Patience with Mancini would then be tested. The question is whether, even now, City’s rulers have lost belief or merely begun to doubt. It is nigh-on impossible to have patience with something you don’t believe; it is possible, in fact essential, to have patience with something you do believe, but momentarily doubt.

This is where Mancini’s and Adkins’s path may diverge.

Those who defend Adkins point out that City are only one of seven of the current top nine whom Southampton have so far faced. After today against Swansea, it’s QPR away, then Newcastle and Norwich at home. By the end of the month, Adkins may be deemed to have soothed doubts and galvanised Southampton.

Some of us thought he had already done the latter. This weekend two years ago Saints were losing at Carlisle in League One and the Championship looked a fantasy, never mind the Premier League.

Adkins drove them upwards.

Now it is about acclimatising to the Premier League. True, Southampton have spent money – around £12 million on Gaston Ramirez alone – but have four points from 10 games and have conceded 28 times.

Yet had they not gone up last season and, say, sat second in the Championship now, Adkins would be hailed for his management. Steady growth, patience - that would be the mantra.

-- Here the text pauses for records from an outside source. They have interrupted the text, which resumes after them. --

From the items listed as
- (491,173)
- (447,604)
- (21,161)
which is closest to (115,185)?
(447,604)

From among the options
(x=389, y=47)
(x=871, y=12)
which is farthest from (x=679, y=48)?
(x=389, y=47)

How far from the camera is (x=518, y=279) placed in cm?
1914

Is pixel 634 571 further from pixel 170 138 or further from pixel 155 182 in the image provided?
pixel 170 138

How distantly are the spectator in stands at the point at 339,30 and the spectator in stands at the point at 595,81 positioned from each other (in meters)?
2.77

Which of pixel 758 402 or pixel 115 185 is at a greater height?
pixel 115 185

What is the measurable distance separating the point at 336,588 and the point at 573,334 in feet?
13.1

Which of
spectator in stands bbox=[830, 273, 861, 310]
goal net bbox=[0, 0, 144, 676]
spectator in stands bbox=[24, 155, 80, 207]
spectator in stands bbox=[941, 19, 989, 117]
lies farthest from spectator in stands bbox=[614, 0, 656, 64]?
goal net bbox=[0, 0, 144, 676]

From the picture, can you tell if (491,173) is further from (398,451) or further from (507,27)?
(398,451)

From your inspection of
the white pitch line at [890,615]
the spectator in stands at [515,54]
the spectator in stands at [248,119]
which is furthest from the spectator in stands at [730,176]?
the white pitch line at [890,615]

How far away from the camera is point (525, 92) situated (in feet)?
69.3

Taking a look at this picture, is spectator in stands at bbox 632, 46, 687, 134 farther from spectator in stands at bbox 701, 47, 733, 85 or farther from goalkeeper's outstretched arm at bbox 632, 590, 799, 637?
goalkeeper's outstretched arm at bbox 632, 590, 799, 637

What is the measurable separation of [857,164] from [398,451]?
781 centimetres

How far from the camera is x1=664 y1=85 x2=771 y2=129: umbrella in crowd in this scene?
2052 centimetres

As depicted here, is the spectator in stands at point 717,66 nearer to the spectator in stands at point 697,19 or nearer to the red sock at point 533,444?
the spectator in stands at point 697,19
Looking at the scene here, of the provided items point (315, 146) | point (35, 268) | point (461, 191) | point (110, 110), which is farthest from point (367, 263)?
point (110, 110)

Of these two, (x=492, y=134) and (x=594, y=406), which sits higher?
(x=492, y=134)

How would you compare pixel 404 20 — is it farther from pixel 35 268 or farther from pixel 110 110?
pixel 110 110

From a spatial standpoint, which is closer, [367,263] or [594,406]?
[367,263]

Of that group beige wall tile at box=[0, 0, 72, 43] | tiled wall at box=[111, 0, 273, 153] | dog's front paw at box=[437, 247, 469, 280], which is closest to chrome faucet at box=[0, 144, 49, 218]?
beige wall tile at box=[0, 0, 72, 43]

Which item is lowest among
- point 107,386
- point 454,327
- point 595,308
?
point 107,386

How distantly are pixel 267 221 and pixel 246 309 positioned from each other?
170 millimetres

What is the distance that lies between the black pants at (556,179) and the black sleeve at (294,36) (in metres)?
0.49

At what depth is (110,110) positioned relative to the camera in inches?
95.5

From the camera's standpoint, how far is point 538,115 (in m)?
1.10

It could be argued that Adkins and his club went too far, too fast. In Champions League terms it’s the opposite for Mancini and City. They’ve not gone far enough, fast enough.

In both instances patience is a victim, along with, quite possibly, managers Roberto Mancini and Nigel Adkins.

McGuinness times it well: Celtic on a high

Jim McGuinness has chosen a good week to join Celtic. The club could scarcely be happier. Wednesday night’s amazing 2-1 victory over Barcelona at Celtic Park has warranted all the bouquets that have been thrown towards Neil Lennon and Co in the days since.

In a purely sporting context, Celtic have put themselves in a strong position in Champions League Group G, second behind Barca and three points ahead of Benfica. They face a trip to Lisbon next and if Celtic win there, they are through to the last 16.

But even a draw would make qualification hard for Benfica. Celtic have then a final game, at home to Spartak Moscow in December, a team they beat in Russia.

That 2-3 result in early October seems a long time ago. It raised eyebrows both in Glasgow and beyond, but what Celtic did in Glasgow on Wednesday caused an altogether greater response.

On a night when both Chelsea and Manchester United won in fairly dramatic circumstances, Celtic still led the news south of the border.

Lennon’s men captured the imagination far away from Parkhead and while that may fade and prove to have no tangible effect, Celtic’s strategic thinkers may muse otherwise.

What took Barcelona aback, said their players, was the volume at Parkhead; what might take Celtic aback is the volume of goodwill that has patted them from outside Scotland.